▸ TASKS TO CARRY OUT
**A)** In the xt_bpf patch reply, transcribe the passage that begins with the words "Re: [PATCH next]" and ends after the words "into shape anyway.".
**B)** According to the xt_bpf patch reply, the artificial limitation that received a line notice restricts each filter to how many instructions?

Re: [PATCH next] iptables: add xt_bpf match

Pablo Neira Ayuso <pablo@xxxxxxxxxxxxx> · Mon, 21 Jan 2013 12:28:38 +0100

Hi Willem,

I have applied this patch to my nf-next tree with minor changes.

You'll get also another review asap for the iptables user-space part,
we have more time to get that into shape anyway.

On Fri, Jan 18, 2013 at 12:17:30PM -0500, Willem de Bruijn wrote:
> Changes:
> - v4: fixed sparse warning and module autoloading
> - v3: reverted no longer needed changes to x_tables.c
> - v2: use a fixed size match structure to communicate between
>       kernel and userspace.
> 
> Support arbitrary linux socket filter (BPF) programs as iptables
> match rules. This allows for very expressive filters, and on
> platforms with BPF JIT appears competitive with traditional hardcoded
> iptables rules.
>
> At least, on an x86_64 that achieves 40K netperf TCP_STREAM without
> any iptables rules (40 GBps),
> 
> inserting 100x this bpf rule gives 28K
> 
>     ./iptables -A OUTPUT -m bpf --bytecode '6,40 0 0 14, 21 0 3 2048,48 0 0 25,21 0 1 20,6 0 0 96,6 0 0 0,' -j

I have removed part of the changelog, the performance part. This
filter above to be possible confusion. That filter is using the link
layer as base.

I think the expressivity of BPF is enough to justify its inclusion
into mainline.

I also added a line notice on the artificial limitation to 64
instructions per filter.

More minor glitches below.

> inserting 100x this u32 rule gives 21K
> 
>     ./iptables -A OUTPUT -m u32 --u32 '6&0xFF=0x20' -j DROP
> 
> The two are logically equivalent, as far as I can tell. Let me know
> if my test methodology is flawed in some way. Even in cases where
> slower, the filter adds functionality currently lacking in iptables,
> such as access to sk_buff fields like rxhash and queue_mapping.

▸ EXERCISE DATA
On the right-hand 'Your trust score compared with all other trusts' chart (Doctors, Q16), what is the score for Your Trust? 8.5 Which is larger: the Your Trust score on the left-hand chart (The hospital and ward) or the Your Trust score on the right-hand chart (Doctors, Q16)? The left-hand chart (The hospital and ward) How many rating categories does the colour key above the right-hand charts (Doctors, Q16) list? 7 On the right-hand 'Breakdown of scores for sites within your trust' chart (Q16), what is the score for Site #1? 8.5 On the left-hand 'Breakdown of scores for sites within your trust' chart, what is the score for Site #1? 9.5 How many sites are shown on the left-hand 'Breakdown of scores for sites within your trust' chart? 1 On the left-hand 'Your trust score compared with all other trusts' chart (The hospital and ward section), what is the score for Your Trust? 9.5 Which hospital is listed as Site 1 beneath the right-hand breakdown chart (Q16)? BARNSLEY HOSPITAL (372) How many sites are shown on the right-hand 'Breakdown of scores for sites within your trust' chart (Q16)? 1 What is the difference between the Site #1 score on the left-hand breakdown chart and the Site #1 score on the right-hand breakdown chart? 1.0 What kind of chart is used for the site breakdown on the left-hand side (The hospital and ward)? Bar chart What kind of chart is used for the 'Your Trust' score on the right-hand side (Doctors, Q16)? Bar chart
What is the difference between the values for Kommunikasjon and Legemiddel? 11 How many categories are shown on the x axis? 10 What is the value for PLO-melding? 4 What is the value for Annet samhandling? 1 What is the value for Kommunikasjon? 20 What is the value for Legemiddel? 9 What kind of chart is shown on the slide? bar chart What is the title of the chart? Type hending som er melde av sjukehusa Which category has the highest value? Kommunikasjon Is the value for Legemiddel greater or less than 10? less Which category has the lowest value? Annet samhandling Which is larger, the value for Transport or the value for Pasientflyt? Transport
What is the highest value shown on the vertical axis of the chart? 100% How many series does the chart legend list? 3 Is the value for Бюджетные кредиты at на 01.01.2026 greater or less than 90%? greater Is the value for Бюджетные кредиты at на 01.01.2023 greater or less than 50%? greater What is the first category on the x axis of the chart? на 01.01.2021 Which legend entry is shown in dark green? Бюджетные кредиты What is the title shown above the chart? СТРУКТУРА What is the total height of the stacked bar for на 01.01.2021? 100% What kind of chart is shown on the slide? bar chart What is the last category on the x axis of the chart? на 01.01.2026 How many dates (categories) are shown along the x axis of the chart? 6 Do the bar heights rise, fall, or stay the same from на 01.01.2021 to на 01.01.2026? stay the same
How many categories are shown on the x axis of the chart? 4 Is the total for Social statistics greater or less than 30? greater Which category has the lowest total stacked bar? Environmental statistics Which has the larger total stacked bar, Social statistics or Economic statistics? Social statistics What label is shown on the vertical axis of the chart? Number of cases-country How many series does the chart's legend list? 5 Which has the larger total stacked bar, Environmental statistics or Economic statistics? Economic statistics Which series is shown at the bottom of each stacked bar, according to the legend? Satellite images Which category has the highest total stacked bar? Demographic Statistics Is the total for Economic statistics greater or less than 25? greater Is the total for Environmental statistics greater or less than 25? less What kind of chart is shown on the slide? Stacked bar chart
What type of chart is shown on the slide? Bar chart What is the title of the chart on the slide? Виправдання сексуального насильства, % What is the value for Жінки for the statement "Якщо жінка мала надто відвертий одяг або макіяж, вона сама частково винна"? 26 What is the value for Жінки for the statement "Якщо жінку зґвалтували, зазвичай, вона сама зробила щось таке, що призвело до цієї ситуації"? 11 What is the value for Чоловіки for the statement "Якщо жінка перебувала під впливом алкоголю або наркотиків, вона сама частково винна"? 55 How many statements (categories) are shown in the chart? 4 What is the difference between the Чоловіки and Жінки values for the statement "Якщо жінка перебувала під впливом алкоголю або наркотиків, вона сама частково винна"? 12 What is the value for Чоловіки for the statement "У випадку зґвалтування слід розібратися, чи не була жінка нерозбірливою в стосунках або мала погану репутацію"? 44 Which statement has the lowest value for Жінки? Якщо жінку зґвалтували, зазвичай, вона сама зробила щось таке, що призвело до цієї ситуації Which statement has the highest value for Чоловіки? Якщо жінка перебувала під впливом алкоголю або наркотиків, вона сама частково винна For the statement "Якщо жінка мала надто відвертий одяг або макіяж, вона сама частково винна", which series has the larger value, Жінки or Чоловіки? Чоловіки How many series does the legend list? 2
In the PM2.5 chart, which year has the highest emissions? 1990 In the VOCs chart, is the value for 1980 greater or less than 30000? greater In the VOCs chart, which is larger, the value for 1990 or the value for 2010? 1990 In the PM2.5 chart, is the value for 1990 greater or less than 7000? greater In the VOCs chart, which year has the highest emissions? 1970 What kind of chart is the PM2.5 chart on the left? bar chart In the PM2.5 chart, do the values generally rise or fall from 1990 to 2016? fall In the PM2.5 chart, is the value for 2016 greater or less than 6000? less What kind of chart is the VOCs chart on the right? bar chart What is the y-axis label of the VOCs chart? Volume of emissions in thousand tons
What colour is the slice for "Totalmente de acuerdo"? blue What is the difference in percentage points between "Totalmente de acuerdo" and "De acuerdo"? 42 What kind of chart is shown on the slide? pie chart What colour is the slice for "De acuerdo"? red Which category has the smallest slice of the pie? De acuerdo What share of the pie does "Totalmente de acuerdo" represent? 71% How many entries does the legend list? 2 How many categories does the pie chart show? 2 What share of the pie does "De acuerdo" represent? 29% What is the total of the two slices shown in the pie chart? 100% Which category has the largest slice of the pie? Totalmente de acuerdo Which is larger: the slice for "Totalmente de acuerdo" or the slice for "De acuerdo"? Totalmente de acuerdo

▸ TASK-BY-TASK RESULTS
**A)**
Re: [PATCH next] iptables: add xt_bpf match

Pablo Neira Ayuso <pablo@xxxxxxxxxxxxx> · Mon, 21 Jan 2013 12:28:38 +0100

Hi Willem,

I have applied this patch to my nf-next tree with minor changes.

You'll get also another review asap for the iptables user-space part,
we have more time to get that into shape anyway.

**B)** 64 instructions per filter.